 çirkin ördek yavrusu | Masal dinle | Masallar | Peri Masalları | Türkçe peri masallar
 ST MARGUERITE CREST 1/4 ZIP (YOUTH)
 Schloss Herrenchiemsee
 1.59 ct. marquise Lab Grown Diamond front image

□ □ □ □ □

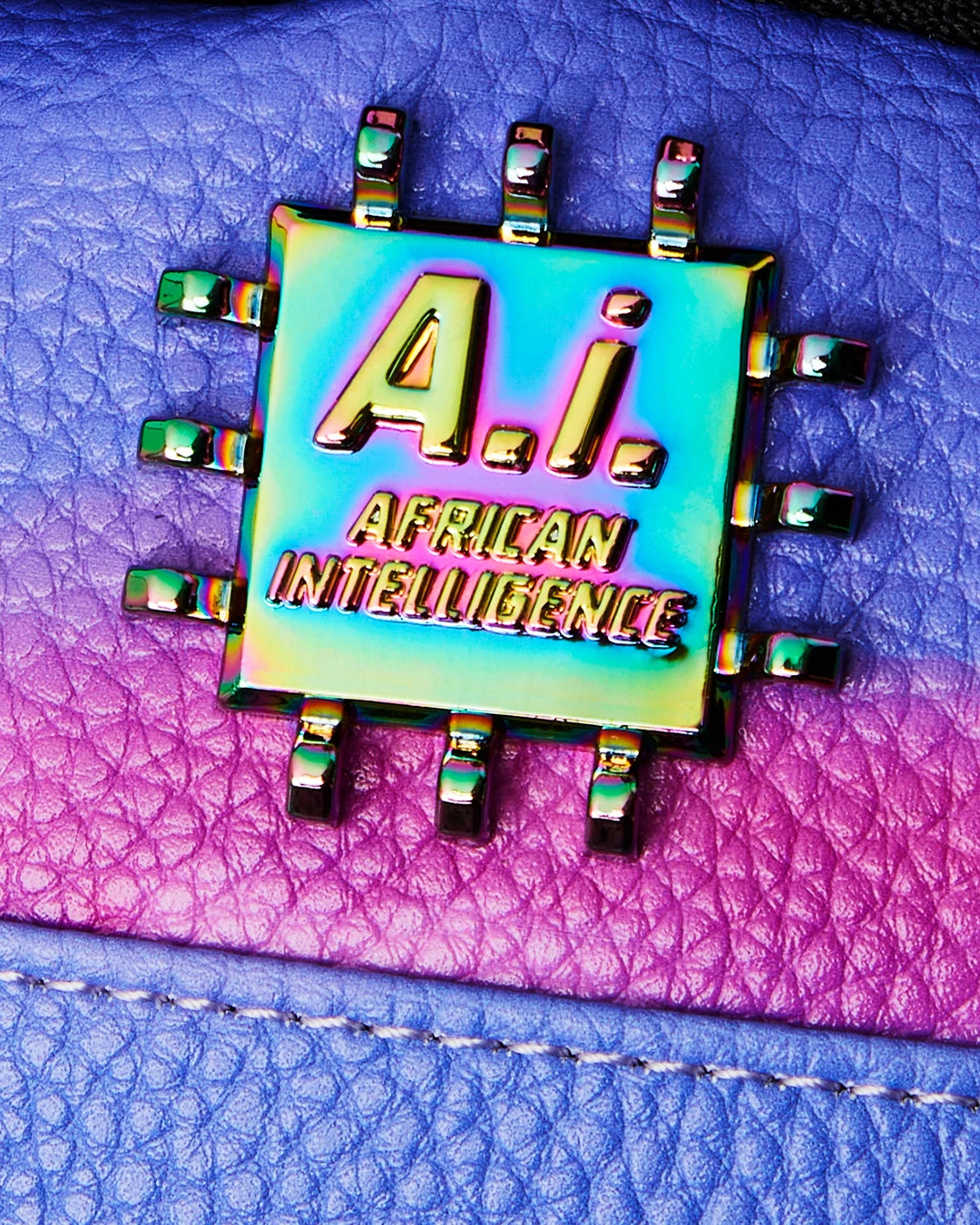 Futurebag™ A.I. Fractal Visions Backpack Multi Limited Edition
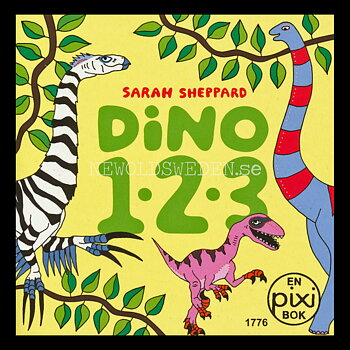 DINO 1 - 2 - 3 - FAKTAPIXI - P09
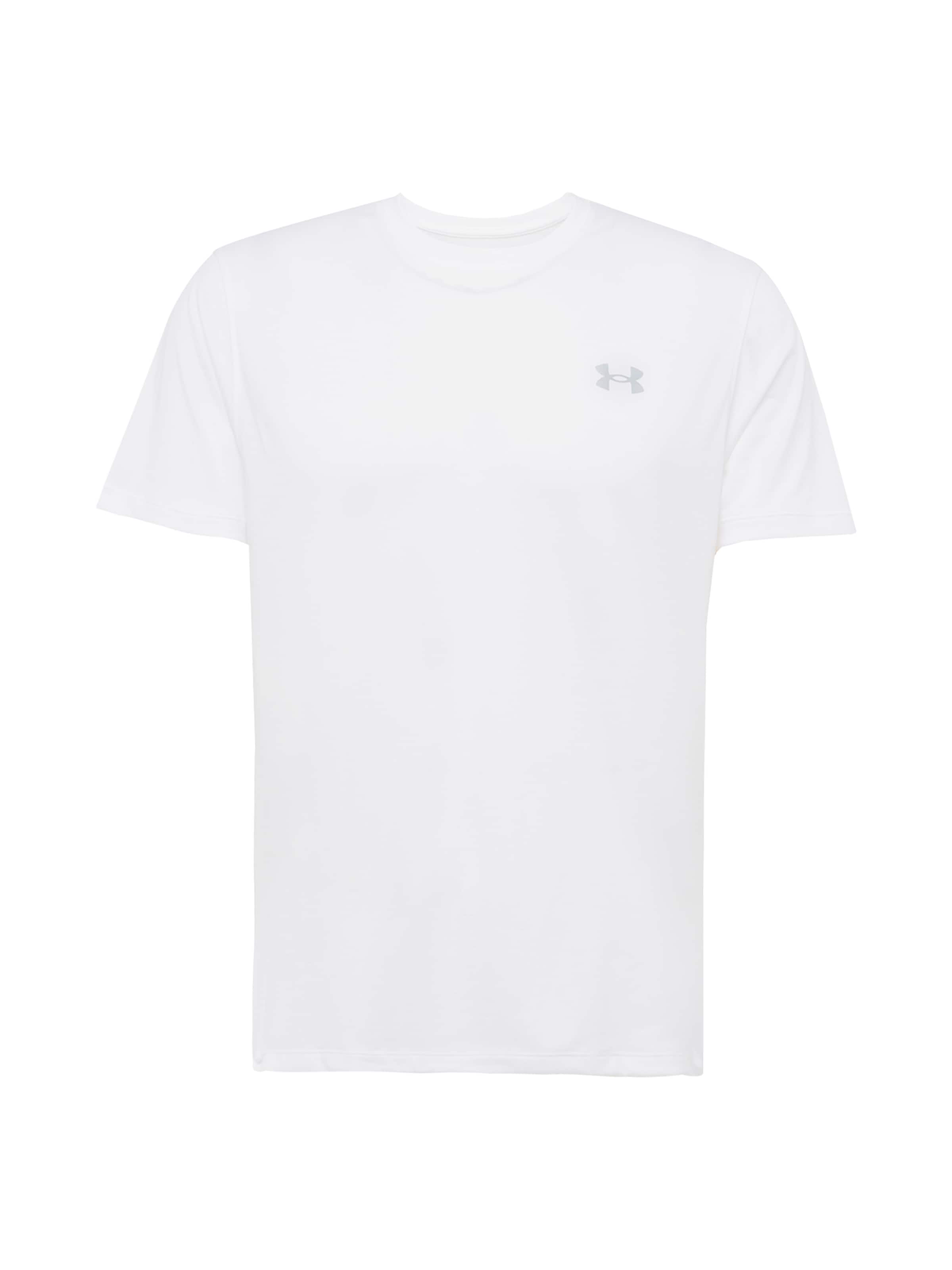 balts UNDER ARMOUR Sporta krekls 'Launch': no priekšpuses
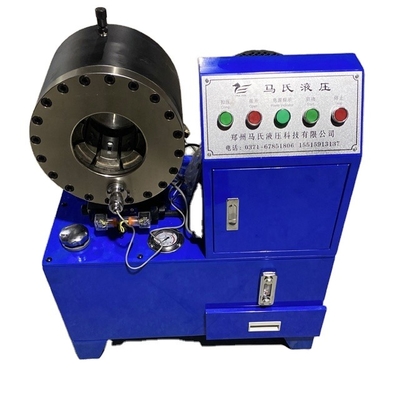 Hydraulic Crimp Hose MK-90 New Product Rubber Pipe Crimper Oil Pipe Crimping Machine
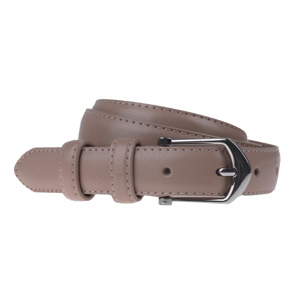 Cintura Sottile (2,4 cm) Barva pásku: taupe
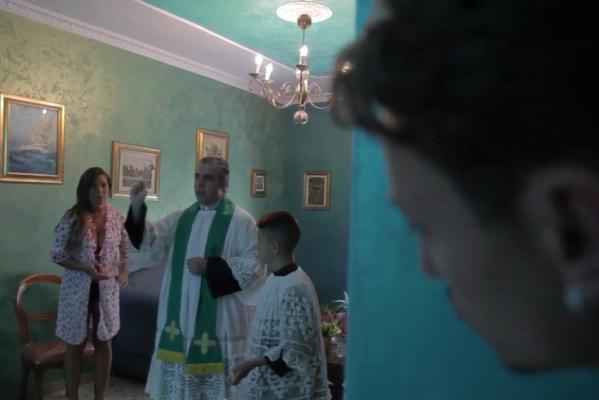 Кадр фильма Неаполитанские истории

□ □ □ □ □

> _REQUIREMENT_
Give back exactly the lines of the listing above from the one that contains "Cintura Sottile (2,4 cm) Barva pásku: taupe" up to and including the one that contains "Кадр фильма Неаполитанские истории", but not the pictures, and no other lines.

> _TASK SOLUTION_
 Cintura Sottile (2,4 cm) Barva pásku: taupe
 Кадр фильма Неаполитанские истории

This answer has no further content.